In particular, NAT confuses the living daylights out of people. But, that's almost to be expected. More down to earth, many eng struggle with CIDR notation, or even — but this gets back to your stuff — TCP (e.g., they think that a send() will send the passed buffer as a unit, or that a recv() will always receive a full "message" of some sort; most eng struggle to understand the difference between connection timeouts and peer resets, and when one can happen and the other cannot).

The dark side of this coin is that I really wish I didn't need a lot of this knowledge; it is a lot of junk. IPv6 makes networks so big that a lot of network planning and subnet sizing and "will it have enough room to grow but also not exhaust the range?" just goes away. NAT can die in a cold icy hell. If I could never see another VPN in my life, that'd be cool. (Just use TLS, for the love of everything dear.) I could also do away with cloud firewalls using IP addresses as a form of auth, and delivering misleading errors when triggered. (Azure is horrid at this.)

(I do hope that most products are technically simple enough to not need much of this knowledge. If you do TLS, you shouldn't need to be doing VPCs, non-default route tables, network peering, etc. I'm in a field where we integrate with a lot of people who have no desire for technical simplicity.)

[oaiey]

I share this perspective. Most boxes in this diagram are AWS names for a thing existing in normal datacenter or TCP/IP networking. I am an old schooler who personally never worked a lot with AWS, but I think this is pretty clean.

[dasil003]

I think it's a boiling frog scenario. AWS's goal is marketshare, not simplicity. Like many professional software products, it started simple by necessity and then grew more complex over time. In AWS's case it ballooned pretty quickly due to the compelling nature of fully-managed on-demand infra services and the huge amount of resources Amazon poured into it.

The value add for not having to directly interact with hardware is still pretty high, but you definitely pay a price (in addition to the sticker price) for it in terms non-transferable vendor-specific knowledge.

[icedchai]

Yep, it would be nice if they had used standard terminology. Example: a "virtual router" that you could configure (with internet, NAT, connections to other VPCs, firewall rules, etc.) Instead, you have all sorts of one offs: "internet gateways", "NAT gateways", "egress only internet gateways", "transit gateways." We're going to wind up with a whole generation of engineers that only understand "cloud" and not how things actually work.

[mdaniel]

My suspicion is that they have distinct names/skus because (a) they're billed differently (b) they represent different security choices. If I grant a developer's account the ability to create "virtual router" entities, that means said developer can do all kinds of things I may not approve of. If I grant them only the ability to create "Internet gateway" entities, I know exactly what I'm getting into and (more or less) what I should expect the bill to be for that

I do agree with you that having a separate "egress-only Internet gateway" for IPv6 is dumb and confusing. I'm sure there's some number of pizzas which explains this Conway's Law instance

[qwertyuiop_]

Undifferentiated heavy lifting. Companies don't have to train their engineers and find talent that requires deep knowledge of tcp/ip and hardware routers and clean up the mess when they leave and maintain them. Offload all of the "undifferentiated" components to AWS and you focus on what you are good at, your business.

[smcleod]

Yep, welcome to the cloud (and SaaS in general).
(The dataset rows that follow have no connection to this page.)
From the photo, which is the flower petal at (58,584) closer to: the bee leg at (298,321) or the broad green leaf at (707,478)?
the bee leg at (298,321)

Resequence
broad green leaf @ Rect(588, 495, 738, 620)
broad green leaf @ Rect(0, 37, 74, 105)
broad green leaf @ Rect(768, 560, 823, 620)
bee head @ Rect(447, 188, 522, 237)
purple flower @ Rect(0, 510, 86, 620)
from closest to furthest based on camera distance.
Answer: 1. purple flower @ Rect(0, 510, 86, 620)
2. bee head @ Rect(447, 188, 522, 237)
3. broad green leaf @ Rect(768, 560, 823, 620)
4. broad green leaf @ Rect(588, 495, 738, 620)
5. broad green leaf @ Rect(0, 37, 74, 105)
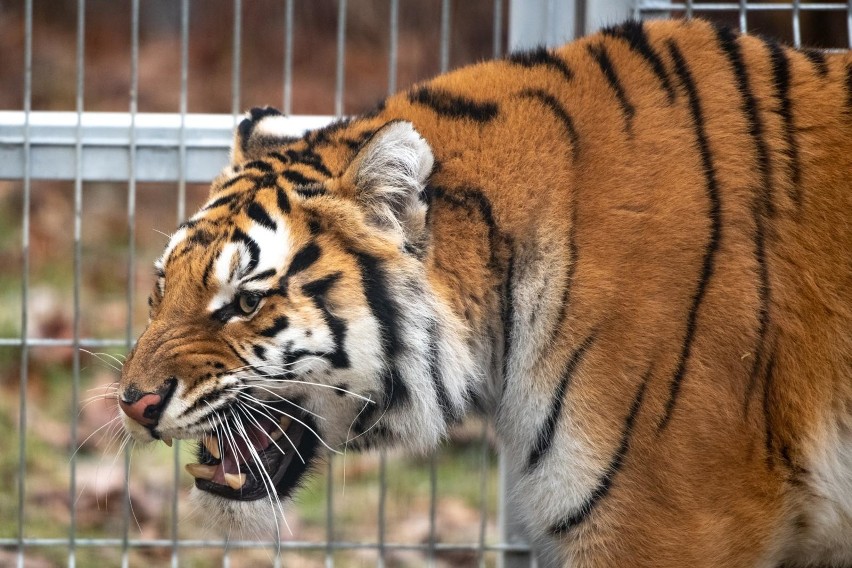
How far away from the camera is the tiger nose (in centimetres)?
226

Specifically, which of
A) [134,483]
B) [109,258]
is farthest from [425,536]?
[109,258]

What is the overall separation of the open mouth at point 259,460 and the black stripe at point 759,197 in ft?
3.01

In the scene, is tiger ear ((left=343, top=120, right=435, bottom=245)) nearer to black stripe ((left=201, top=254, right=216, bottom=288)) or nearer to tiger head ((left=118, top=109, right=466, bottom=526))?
tiger head ((left=118, top=109, right=466, bottom=526))

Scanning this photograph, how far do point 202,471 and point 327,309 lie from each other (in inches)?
18.3

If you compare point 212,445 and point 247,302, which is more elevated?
point 247,302

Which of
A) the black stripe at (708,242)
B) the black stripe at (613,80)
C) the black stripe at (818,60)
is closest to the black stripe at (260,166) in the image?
the black stripe at (613,80)

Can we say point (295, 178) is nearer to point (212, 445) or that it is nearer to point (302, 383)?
point (302, 383)

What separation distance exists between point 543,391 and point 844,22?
12.9 ft

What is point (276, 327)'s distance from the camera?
7.57ft

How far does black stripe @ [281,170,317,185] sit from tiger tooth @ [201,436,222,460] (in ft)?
1.81

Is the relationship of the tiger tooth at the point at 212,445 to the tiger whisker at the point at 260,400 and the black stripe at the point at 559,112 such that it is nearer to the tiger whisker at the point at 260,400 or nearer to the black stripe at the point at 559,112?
the tiger whisker at the point at 260,400

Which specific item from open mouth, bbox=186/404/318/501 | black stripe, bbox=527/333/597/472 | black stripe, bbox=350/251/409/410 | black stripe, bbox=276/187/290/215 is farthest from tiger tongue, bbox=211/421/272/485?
black stripe, bbox=527/333/597/472

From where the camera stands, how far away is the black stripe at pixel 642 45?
2.54 meters

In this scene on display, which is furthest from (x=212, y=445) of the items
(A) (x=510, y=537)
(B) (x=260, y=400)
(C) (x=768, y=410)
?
(A) (x=510, y=537)
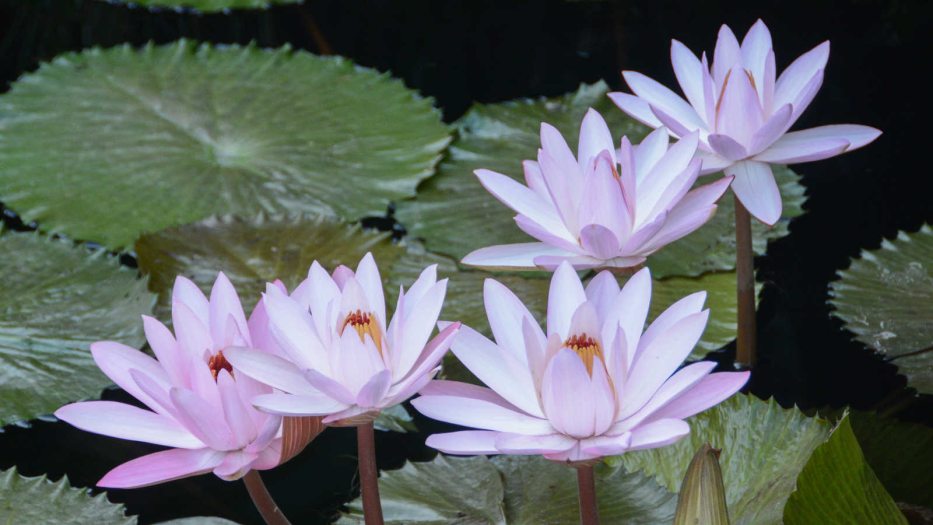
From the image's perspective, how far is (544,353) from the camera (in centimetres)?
88

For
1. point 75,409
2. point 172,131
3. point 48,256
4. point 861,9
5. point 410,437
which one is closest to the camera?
point 75,409

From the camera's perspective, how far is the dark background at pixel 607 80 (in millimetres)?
1547

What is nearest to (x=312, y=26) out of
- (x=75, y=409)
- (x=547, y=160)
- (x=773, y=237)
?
(x=773, y=237)

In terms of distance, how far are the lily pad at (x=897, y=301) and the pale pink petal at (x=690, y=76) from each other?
21.7 inches

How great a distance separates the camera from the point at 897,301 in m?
1.65

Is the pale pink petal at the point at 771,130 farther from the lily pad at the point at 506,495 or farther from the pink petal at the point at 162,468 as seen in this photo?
the pink petal at the point at 162,468

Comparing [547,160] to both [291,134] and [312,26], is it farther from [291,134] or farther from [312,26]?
[312,26]

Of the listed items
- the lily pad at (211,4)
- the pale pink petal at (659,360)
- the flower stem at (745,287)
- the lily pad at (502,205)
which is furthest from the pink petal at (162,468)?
the lily pad at (211,4)

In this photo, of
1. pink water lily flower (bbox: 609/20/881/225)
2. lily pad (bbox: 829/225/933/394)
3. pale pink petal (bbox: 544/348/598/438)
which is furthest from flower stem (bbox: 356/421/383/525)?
lily pad (bbox: 829/225/933/394)

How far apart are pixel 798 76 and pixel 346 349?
81cm

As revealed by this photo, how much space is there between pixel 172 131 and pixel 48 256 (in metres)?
0.50

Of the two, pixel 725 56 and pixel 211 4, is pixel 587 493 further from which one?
pixel 211 4

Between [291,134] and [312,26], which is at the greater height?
[312,26]

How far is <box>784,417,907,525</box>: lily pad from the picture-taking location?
0.87 meters
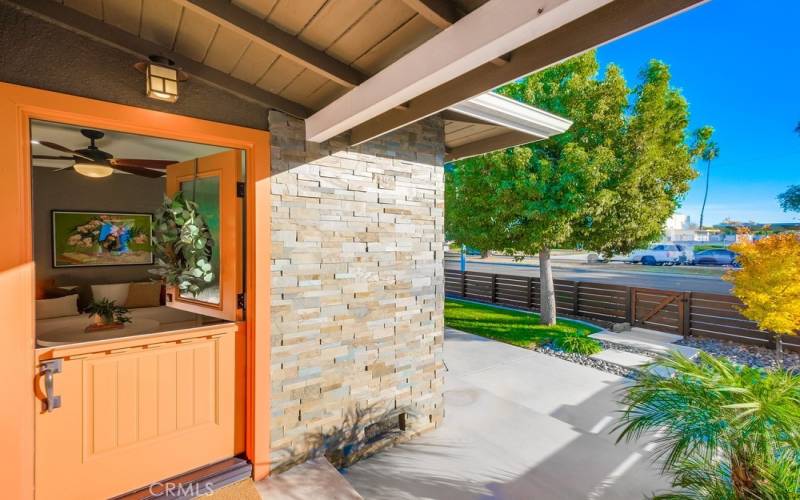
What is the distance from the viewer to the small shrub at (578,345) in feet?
19.6

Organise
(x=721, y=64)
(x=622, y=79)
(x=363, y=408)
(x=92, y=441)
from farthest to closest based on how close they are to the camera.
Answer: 1. (x=721, y=64)
2. (x=622, y=79)
3. (x=363, y=408)
4. (x=92, y=441)

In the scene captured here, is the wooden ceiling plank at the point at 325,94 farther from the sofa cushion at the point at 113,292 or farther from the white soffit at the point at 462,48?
the sofa cushion at the point at 113,292

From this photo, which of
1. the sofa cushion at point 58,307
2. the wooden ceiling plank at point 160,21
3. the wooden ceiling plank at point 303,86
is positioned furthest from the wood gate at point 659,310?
the sofa cushion at point 58,307

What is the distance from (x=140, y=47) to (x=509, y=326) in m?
7.30

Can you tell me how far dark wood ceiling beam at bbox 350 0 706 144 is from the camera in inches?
47.3

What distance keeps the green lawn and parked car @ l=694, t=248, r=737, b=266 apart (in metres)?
19.7

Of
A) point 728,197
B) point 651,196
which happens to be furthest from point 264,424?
point 728,197

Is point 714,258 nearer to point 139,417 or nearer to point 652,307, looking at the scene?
point 652,307

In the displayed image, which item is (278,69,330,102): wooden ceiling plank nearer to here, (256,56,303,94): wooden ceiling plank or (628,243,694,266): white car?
(256,56,303,94): wooden ceiling plank

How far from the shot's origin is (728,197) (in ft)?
152

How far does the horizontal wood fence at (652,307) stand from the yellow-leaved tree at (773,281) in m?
0.84

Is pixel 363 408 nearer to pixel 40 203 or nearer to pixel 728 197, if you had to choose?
pixel 40 203

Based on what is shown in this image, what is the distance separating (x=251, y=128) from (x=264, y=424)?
80.9 inches

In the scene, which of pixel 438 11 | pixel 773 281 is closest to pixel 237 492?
pixel 438 11
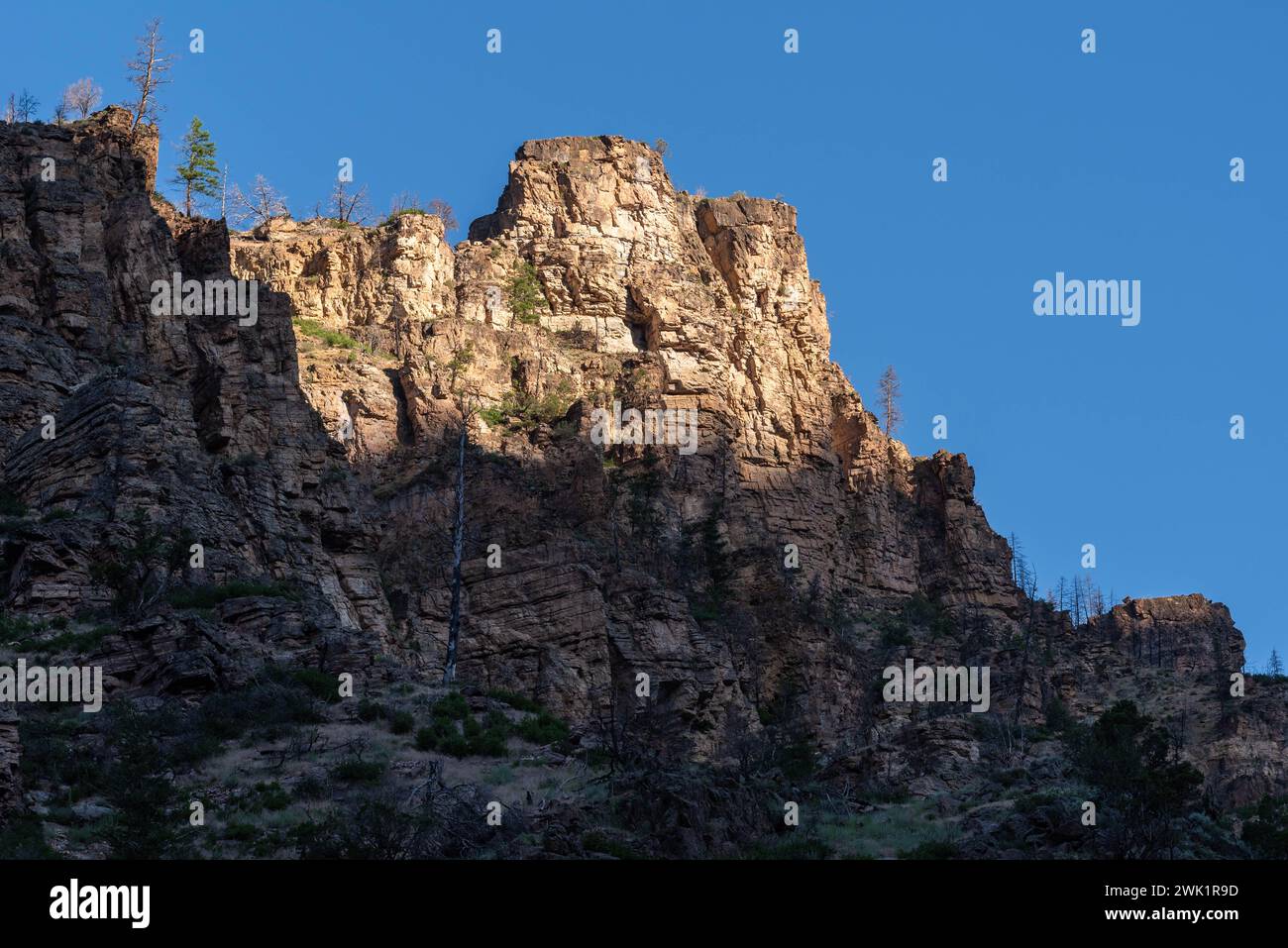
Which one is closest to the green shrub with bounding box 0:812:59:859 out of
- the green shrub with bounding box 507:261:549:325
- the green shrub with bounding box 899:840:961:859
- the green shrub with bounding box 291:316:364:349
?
the green shrub with bounding box 899:840:961:859

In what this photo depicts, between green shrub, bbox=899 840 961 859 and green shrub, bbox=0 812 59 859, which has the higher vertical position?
green shrub, bbox=0 812 59 859

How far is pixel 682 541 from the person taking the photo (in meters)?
84.2

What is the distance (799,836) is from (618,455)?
175 feet

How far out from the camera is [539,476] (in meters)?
82.5

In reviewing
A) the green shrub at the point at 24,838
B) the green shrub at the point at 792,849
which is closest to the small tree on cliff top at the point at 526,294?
the green shrub at the point at 792,849

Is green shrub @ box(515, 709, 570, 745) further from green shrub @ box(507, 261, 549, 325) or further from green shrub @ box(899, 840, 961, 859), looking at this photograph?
green shrub @ box(507, 261, 549, 325)

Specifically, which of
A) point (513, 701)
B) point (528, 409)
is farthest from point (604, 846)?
point (528, 409)

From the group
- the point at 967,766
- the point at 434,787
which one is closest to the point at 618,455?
the point at 967,766

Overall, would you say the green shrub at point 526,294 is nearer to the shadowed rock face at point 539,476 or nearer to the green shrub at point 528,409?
the shadowed rock face at point 539,476

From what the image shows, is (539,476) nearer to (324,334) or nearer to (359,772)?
(324,334)

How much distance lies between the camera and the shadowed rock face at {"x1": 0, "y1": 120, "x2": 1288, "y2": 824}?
5456 cm

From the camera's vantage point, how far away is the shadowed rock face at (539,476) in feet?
179

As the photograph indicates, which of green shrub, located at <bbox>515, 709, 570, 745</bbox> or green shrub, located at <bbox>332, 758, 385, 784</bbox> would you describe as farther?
green shrub, located at <bbox>515, 709, 570, 745</bbox>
The big 3 work very hard to make sure you’re learning their product so you can advocate for it (because it’s what you now live and breathe) and sell it to others.

Who needs a marketing team when you’re making everyone a “tech evangelist” for your product.

[paulddraper]

We've taken 90s LAN architectures and applied it to cloud infrastructure.

Why do I have a VPC? A NAT? IPv6 solves that.

"Security" but AWS EC2 security groups predate AWS VPCs.